Les ombres avaient déjà bougé, elles étaient plus prononcées, plus sombres.
« Bon, approche, mais lentement, hein ! Et sans sourire. »
Je déclenchais toujours en rafales, on verrait bien le résultat, tandis que Clément avançait doucement, le regard fixé sur moi à travers mon appareil photo. Sa bouche sérieuse, son regard noir, le geste lent et lascif, presque animal.
Quand il arriva à quatre pattes au-dessus de moi, je basculai le bouton sur OFF, et posai l’appareil en sécurité avant de lui ouvrir mes bras. Il faisait attention pour ne pas m’écraser mais j’aimais sentir son corps contre moi, sur moi. J’aimais me trouver dans sa chaleur, tous les deux dans une bulle de désir… Les murmures échangés, les mains aventureuses, tour à tour douces et impétueuses, tendres et demandeuses. Quand bouches et langues s’en mêlent et s’emmêlent…

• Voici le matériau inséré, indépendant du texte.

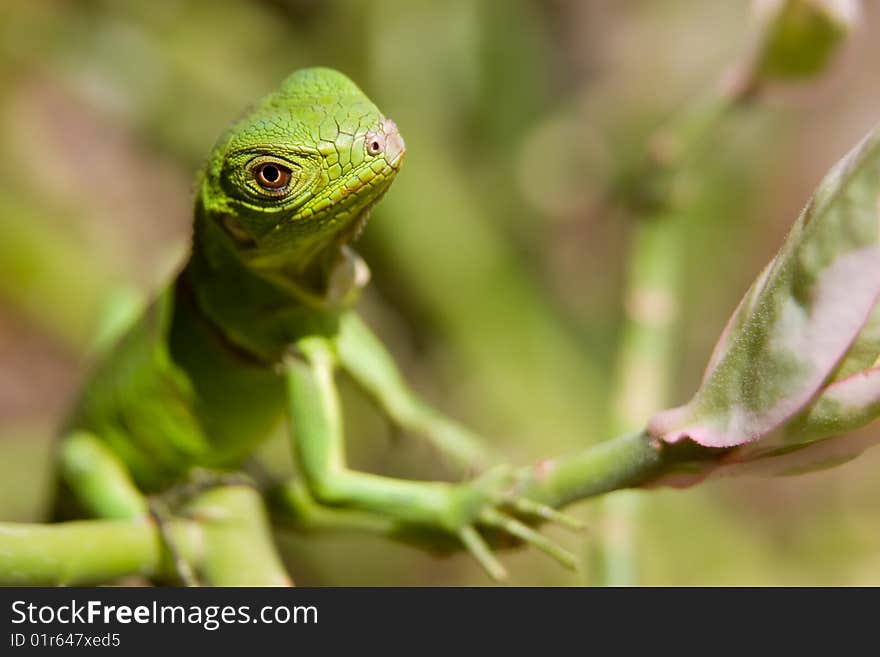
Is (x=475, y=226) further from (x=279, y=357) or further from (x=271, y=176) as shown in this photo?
(x=271, y=176)

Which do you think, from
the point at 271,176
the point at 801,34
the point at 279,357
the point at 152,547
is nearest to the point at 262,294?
the point at 279,357

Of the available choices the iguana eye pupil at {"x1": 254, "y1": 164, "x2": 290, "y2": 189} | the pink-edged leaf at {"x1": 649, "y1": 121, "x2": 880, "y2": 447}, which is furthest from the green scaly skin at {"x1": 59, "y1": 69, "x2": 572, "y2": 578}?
the pink-edged leaf at {"x1": 649, "y1": 121, "x2": 880, "y2": 447}

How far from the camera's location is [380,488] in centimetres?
206

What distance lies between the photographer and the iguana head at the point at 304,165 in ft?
6.14

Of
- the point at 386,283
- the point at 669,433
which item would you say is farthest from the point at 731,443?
the point at 386,283

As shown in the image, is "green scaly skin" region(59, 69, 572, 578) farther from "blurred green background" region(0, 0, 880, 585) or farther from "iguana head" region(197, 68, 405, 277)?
"blurred green background" region(0, 0, 880, 585)

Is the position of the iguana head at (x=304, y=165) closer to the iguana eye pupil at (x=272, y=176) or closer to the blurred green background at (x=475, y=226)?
the iguana eye pupil at (x=272, y=176)

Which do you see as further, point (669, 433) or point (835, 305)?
point (669, 433)

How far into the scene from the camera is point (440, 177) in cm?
410

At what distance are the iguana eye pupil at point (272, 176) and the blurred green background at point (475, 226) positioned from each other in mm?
1374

« Hé, on n’a même pas essayé le jouet ! »
Clément redressa la tête pour la tourner dans ma direction dans le noir presque total. Il était en train de s’endormir.
« Ouais, c’est vrai… Trop impatients, tous les deux… »
Je ne répondis pas, il n’y avait pas grand-chose à répondre.
« Tu regrettes ? » demanda Clément en se relevant sur un coude, ses doigts effleurant mon épaule, mon bras. « Tu veux qu’on remette ça ? »
Comme il étouffait un bâillement en terminant sa phrase, je souris : « On verra demain. Bonne nuit. » murmurai-je en me blottissant contre lui.
Le lendemain, je déchargeai les photos et les triai. Exit les floues, les ratées. Mais après un traitement par mon logiciel, les cinq que je décidai de conserver me plaisaient vraiment. Il y en avait deux de Clément s’approchant de moi, en plan américain, et trois autres de son visage, dont une que j’aimais particulièrement. Son sourire s’était évanoui, et le jeu des ombres et de la lumière, en noir et blanc, le faisait paraitre un peu sauvage, presque animal.
J’étais plutôt contente de moi, pour une séance photo improvisée, avec une lumière naturelle déclinante, le résultat était vraiment pas mal. Celle-là, j’allais la faire encadrer.